80% of all hacks in 2021 were conducted remotely – without a physical connection between the hacker and the vehicle or charging station.
As electric vehicle sales increase across the world, EV charging stations are becoming a new target for hackers.
According to reports, the past few months have seen a rise in charging station hacking incidents. These include instances where hackers would load ransomware in chargers in order to either slow them down or stop its functionality altogether. Reports also suggest that hackers can lockout & hold a user’s profile for ransom or even hack themselves into a charger and save on the charging fees. Yoav Levy, CEO of Upstream Security – an Israeli automotive cybersecurity provider, stated that hacks into the EV chargers have already started, with hackers mainly looking to make money.

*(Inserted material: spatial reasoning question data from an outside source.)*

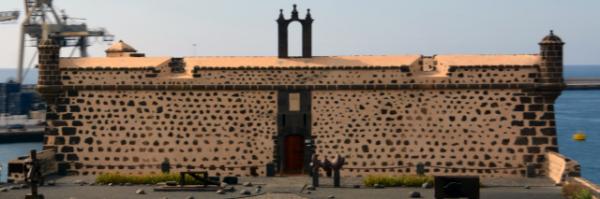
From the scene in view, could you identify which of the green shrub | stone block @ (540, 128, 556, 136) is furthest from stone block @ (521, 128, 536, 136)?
the green shrub

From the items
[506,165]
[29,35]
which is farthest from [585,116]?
[506,165]

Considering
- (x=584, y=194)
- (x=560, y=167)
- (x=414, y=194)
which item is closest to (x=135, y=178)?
(x=414, y=194)

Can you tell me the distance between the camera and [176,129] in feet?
93.6

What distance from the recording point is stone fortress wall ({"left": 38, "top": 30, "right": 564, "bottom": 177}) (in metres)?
27.3

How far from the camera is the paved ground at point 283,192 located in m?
23.2

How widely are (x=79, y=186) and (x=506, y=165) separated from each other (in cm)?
1315

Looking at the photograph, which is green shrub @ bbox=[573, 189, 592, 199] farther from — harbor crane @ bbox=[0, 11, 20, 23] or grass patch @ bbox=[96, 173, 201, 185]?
harbor crane @ bbox=[0, 11, 20, 23]

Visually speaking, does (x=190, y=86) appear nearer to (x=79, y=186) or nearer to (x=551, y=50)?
(x=79, y=186)

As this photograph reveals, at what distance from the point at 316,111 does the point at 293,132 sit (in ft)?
3.31

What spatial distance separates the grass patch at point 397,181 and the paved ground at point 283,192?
0.46 m

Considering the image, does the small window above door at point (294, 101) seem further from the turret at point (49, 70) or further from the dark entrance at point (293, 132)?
the turret at point (49, 70)

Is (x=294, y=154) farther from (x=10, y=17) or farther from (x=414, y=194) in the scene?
(x=10, y=17)

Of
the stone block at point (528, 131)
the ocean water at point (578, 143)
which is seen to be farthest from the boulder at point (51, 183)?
the ocean water at point (578, 143)

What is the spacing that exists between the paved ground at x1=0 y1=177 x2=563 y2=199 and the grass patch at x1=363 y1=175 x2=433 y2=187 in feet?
1.51
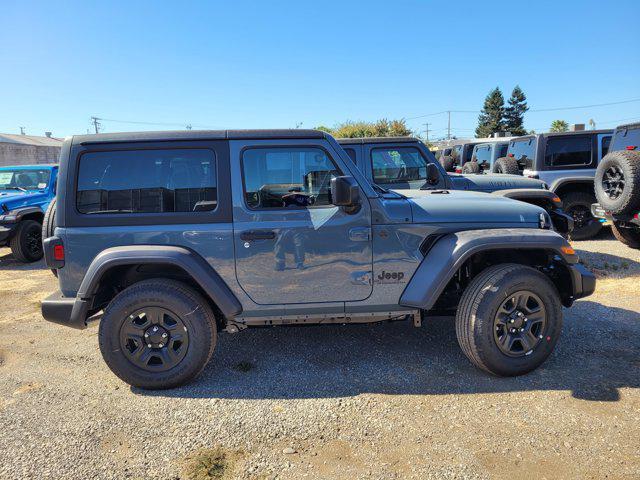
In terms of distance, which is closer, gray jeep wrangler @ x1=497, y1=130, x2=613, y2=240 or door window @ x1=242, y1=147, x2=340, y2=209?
door window @ x1=242, y1=147, x2=340, y2=209

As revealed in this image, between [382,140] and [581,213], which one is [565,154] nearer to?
[581,213]

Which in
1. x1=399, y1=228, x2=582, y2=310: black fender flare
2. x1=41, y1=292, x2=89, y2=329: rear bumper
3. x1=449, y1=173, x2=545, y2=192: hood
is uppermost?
x1=449, y1=173, x2=545, y2=192: hood

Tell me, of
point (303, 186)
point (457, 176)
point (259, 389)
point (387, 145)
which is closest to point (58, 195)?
point (303, 186)

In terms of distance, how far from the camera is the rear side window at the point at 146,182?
10.5ft

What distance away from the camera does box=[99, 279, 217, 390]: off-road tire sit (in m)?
3.17

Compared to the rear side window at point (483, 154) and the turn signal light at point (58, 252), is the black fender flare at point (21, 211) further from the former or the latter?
the rear side window at point (483, 154)

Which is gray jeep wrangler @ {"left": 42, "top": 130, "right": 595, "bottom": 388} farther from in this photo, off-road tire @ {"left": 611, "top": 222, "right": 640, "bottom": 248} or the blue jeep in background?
the blue jeep in background

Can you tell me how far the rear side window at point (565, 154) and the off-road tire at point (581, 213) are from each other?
62 centimetres

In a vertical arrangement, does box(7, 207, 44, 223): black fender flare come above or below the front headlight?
below

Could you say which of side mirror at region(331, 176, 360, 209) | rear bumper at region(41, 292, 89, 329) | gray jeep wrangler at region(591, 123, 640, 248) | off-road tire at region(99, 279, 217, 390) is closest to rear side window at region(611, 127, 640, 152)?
gray jeep wrangler at region(591, 123, 640, 248)

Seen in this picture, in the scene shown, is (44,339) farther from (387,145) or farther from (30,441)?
(387,145)

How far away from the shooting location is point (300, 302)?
3.31 meters

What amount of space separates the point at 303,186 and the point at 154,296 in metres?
1.39

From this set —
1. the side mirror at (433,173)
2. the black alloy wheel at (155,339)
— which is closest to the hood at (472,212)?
the black alloy wheel at (155,339)
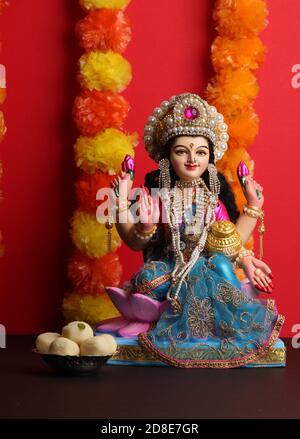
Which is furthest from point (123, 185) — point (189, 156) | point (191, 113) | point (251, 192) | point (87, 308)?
point (87, 308)

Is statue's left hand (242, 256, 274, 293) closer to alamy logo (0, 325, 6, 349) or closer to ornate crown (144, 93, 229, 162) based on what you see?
ornate crown (144, 93, 229, 162)

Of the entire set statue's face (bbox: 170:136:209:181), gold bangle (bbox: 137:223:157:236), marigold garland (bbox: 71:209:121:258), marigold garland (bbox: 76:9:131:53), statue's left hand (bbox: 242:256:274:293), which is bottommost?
statue's left hand (bbox: 242:256:274:293)

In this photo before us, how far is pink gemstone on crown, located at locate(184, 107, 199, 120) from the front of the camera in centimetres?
324

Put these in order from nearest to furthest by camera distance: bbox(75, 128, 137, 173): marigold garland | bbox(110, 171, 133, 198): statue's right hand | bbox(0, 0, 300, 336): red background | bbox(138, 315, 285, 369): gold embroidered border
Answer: bbox(138, 315, 285, 369): gold embroidered border
bbox(110, 171, 133, 198): statue's right hand
bbox(75, 128, 137, 173): marigold garland
bbox(0, 0, 300, 336): red background

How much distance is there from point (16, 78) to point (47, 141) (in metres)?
0.34

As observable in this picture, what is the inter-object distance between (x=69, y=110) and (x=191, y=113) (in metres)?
1.03

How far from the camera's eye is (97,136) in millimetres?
3918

However, reports also state that apart from the EV charging stations being vulnerable, cars are also being hacked into by outside operators for nefarious purposes. With technology like Over-the-air updates becoming common on today’s cars, it makes it easier for hackers to gain access to vehicles. According to Levy, 80% of all hacks in 2021 were conducted remotely – without a physical connection between the hacker and the vehicle or charging station. He also mentions that eventually, hackers could target large fleet vehicles and ask for high ransom amounts.
Levy also stated that while security will get better with improvement in technology, right now, hackers are seeing a golden opportunity to make quick money.